The report the task force delivered to Governor Nixon makes five broad recommendations, and then breaks those down into more specific recommendations. One of the top recommendations is that Missouri embrace the move to more environmentally-friendly vehicles.
“Across the board, we’re going through a major change in terms of overall technology and how it impacts the vehicle, the driver to the driving experience,” says Tony Reinhart, Regional Director of Government Affairs for the Ford Motor Company and one of 21 members on the task force.
Among the recommendations are creation of a corporate income tax credit for targeted industry research and development, commission a study of what it would take to build a “Green Auto” infrastructure and establishment of a “Missouri Center for Automotive Excellence”.
Another broad recommendation is to upgrade the training of Missouri’s auto workers so they can better adapt to changes in the industry.
The task force recommends the state assist automotive companies to upgrade technologies and diversify. It also wants the state to commission a third party study of the economic development incentives the state uses to lure business to Missouri or help firms in the state expand.

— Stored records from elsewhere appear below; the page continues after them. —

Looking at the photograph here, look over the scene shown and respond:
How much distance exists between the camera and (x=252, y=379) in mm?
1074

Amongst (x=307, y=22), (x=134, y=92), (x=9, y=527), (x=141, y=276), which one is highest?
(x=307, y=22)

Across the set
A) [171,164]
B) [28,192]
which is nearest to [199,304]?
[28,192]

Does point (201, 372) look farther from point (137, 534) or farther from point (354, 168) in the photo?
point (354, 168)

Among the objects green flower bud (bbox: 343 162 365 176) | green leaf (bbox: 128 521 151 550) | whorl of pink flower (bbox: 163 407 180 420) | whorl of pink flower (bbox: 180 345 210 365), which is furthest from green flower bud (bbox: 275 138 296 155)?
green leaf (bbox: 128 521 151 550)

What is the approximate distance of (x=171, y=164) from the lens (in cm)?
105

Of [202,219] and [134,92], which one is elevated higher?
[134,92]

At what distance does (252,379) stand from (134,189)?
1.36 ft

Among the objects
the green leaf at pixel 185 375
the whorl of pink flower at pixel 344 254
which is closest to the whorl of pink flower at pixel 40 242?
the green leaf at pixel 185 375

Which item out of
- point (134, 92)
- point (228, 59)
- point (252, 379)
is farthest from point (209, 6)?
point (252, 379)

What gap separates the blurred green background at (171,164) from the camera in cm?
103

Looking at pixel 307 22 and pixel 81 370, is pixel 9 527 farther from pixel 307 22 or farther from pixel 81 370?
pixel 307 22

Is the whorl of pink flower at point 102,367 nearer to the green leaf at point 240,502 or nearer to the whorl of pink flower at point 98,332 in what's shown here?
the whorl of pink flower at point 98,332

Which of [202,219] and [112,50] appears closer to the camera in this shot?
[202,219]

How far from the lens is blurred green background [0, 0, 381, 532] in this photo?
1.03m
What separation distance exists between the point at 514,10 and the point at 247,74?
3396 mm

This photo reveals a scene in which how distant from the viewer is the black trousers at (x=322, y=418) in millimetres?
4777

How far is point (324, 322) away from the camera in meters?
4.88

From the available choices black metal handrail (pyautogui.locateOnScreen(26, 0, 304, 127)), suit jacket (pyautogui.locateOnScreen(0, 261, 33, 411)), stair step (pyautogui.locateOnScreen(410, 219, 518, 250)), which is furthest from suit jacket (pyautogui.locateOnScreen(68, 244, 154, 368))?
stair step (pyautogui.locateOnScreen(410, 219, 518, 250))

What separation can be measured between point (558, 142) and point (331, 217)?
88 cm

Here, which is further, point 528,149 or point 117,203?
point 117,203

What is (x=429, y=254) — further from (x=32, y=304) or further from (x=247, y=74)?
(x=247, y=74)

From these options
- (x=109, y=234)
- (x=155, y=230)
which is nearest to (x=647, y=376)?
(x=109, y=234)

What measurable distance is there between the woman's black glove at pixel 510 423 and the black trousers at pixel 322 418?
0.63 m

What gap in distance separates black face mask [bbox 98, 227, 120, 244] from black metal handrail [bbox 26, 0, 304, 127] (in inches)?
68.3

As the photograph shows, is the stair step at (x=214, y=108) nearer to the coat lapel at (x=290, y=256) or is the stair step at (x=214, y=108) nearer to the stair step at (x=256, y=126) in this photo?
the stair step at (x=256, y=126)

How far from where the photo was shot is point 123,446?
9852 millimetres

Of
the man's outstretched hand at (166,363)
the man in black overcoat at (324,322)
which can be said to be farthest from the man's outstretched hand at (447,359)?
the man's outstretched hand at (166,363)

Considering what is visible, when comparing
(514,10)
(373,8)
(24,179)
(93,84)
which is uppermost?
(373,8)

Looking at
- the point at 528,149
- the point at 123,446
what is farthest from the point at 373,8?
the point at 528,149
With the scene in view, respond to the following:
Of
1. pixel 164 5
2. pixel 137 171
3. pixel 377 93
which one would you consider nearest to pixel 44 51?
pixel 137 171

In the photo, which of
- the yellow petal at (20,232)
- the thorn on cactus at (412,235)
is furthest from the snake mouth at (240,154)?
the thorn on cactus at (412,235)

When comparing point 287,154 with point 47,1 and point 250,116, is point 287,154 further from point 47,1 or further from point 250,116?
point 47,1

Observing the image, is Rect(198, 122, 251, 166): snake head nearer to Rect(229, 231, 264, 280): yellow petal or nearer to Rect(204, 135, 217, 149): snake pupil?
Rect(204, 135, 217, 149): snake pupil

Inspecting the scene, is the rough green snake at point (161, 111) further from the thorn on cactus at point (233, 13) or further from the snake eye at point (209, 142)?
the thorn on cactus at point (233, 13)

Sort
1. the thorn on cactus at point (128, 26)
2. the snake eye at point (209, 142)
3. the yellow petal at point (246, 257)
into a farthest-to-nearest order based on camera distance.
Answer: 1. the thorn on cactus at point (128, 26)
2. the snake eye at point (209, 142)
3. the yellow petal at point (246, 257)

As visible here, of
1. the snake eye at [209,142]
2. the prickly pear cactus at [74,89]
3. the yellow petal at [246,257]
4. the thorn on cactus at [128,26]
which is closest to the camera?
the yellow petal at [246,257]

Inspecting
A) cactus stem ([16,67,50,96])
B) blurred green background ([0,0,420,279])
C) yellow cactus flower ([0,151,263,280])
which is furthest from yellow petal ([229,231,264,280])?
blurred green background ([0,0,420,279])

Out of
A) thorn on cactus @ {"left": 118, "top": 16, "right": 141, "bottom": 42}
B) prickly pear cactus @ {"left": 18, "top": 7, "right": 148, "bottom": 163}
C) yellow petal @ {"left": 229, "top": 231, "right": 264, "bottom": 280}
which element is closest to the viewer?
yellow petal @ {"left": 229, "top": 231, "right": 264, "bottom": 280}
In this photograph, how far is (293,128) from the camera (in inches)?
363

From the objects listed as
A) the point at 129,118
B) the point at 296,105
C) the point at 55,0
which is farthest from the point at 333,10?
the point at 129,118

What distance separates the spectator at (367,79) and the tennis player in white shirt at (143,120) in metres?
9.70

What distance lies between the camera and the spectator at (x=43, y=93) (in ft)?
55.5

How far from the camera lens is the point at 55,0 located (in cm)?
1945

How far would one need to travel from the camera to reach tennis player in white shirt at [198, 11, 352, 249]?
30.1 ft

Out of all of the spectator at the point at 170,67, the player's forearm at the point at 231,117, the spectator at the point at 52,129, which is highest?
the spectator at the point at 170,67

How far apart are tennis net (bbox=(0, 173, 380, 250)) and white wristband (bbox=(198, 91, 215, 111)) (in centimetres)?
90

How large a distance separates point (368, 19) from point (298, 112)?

“Sometimes you find yourself at a disadvantage, because some state has certain types of programs that we may not have,” Reinhart says. “So, we want to make sure we have some kind of outside third party take a look and give an honest assessment of where Missouri was at in terms of its toolbox.”
The report says Missouri needs to consider creating a new “mega-investment” incentive program designed to retain high-paying jobs, such as programs established in Michigan and Ohio, two other auto states. Incentives could also be created to help establish so-called “supplier parks”, industrial complexes that locate supplies next to final assembly plants.
Reinhart says that despite the blows Missouri has had to absorb, it remains in a prime position to continue as a viable auto state.